◆ PROBLEM DETAILS ◆
Copy exactly the lines of the records below, and only those lines, beginning with the line that contains "Caprice 9-24536-42 960" and ending with the line that contains "A Casitta - Two-Bedroom Apartment - 17".

◆ RECORDS SHOWN ◆
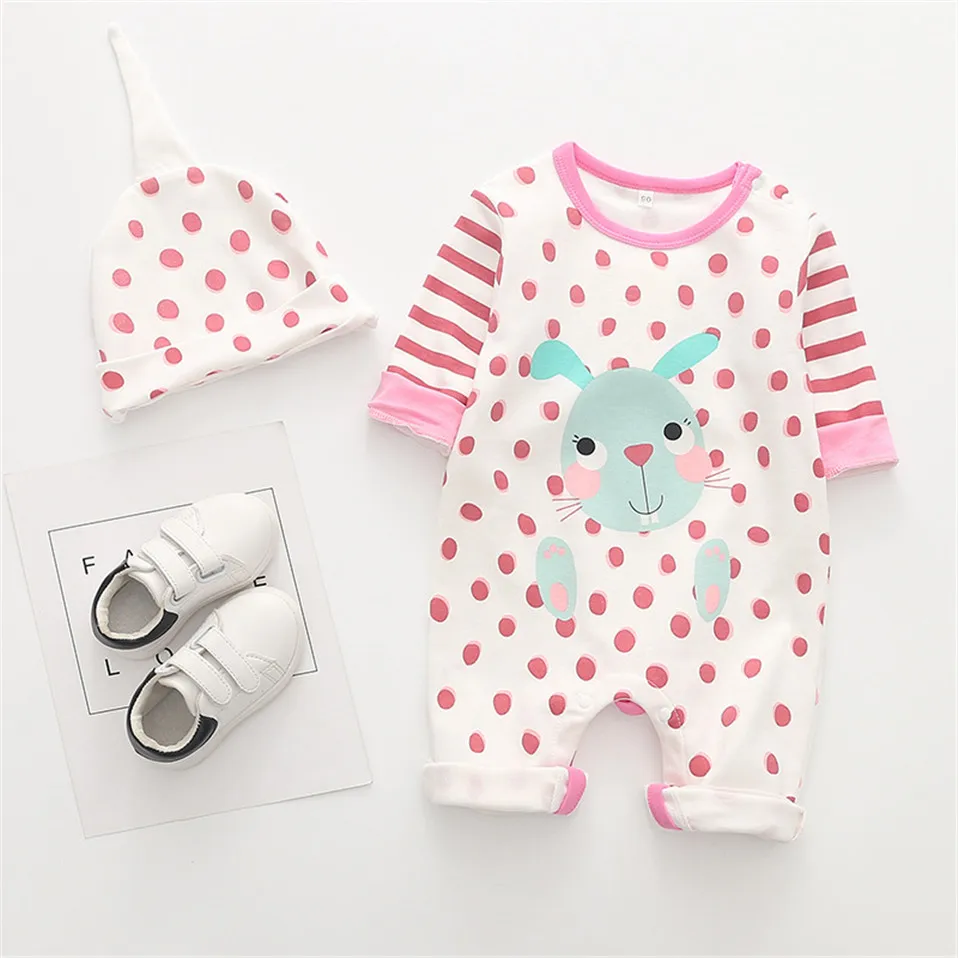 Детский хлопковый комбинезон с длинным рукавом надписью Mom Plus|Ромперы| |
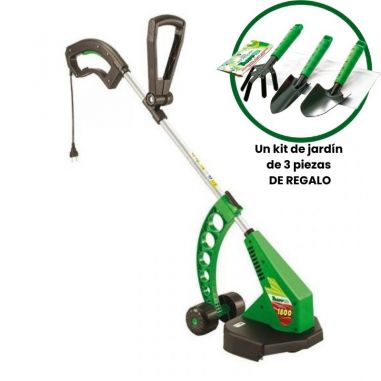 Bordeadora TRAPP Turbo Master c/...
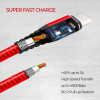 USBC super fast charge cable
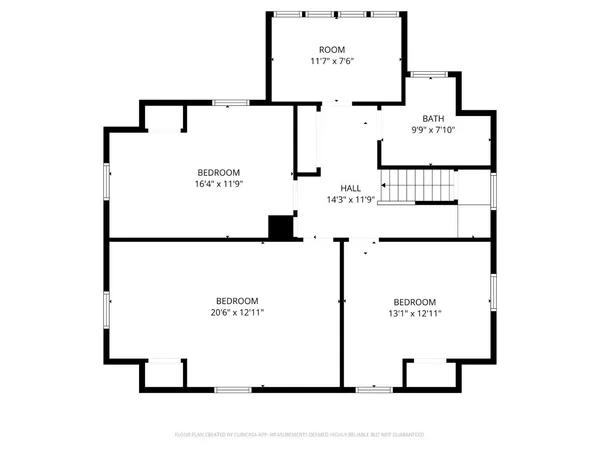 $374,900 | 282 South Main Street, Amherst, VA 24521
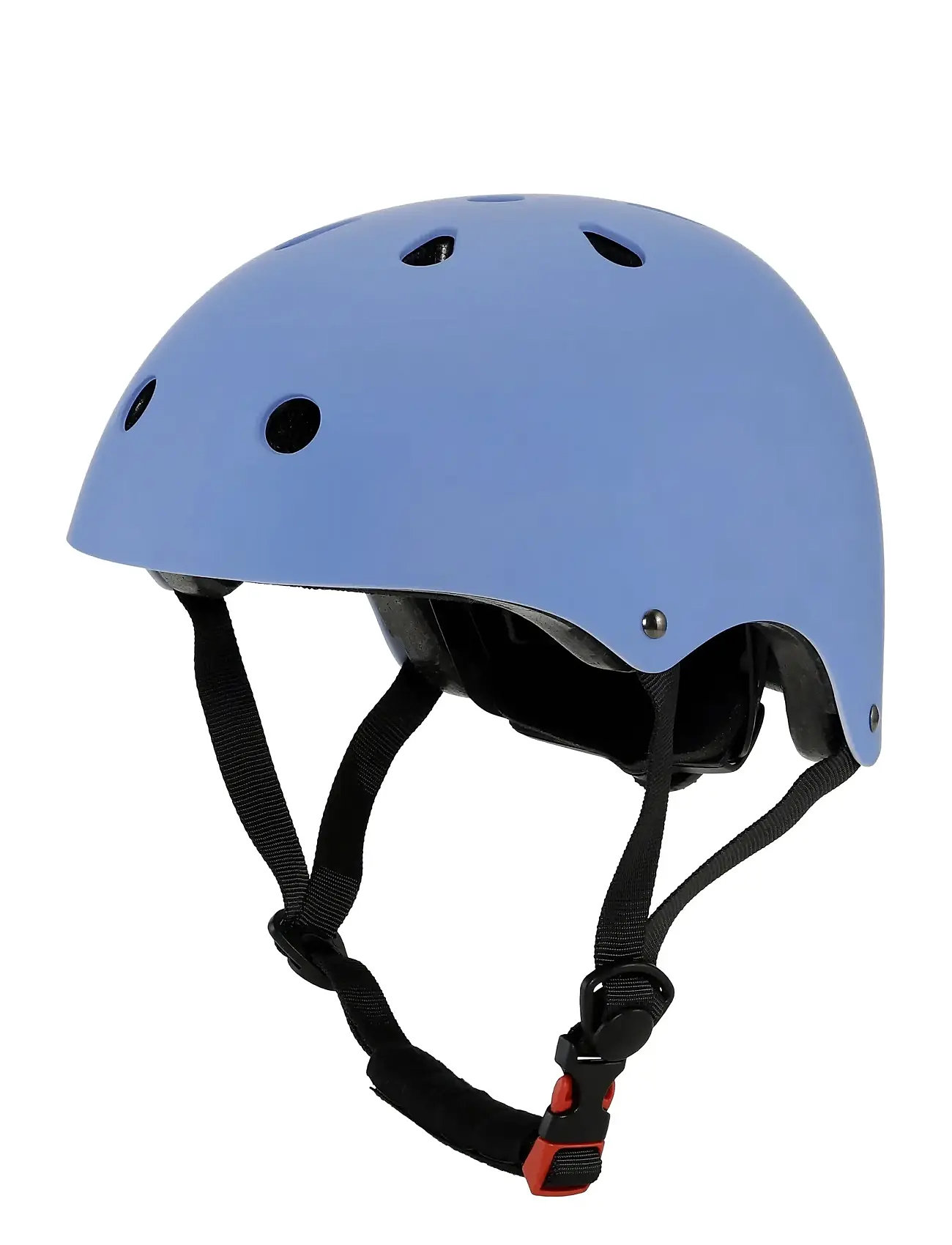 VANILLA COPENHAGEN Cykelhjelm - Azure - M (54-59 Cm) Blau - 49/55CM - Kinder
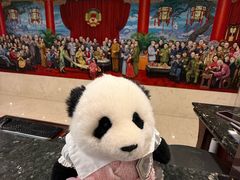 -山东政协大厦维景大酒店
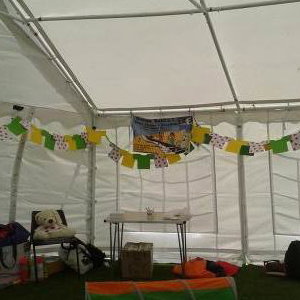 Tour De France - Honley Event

==

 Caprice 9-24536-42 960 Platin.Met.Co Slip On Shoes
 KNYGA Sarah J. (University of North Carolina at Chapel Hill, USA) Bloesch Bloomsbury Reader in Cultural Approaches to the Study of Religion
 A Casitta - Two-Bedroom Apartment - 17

◆ SOLUTION TO THE EXERCISE ◆
 Caprice 9-24536-42 960 Platin.Met.Co Slip On Shoes
 KNYGA Sarah J. (University of North Carolina at Chapel Hill, USA) Bloesch Bloomsbury Reader in Cultural Approaches to the Study of Religion
 A Casitta - Two-Bedroom Apartment - 17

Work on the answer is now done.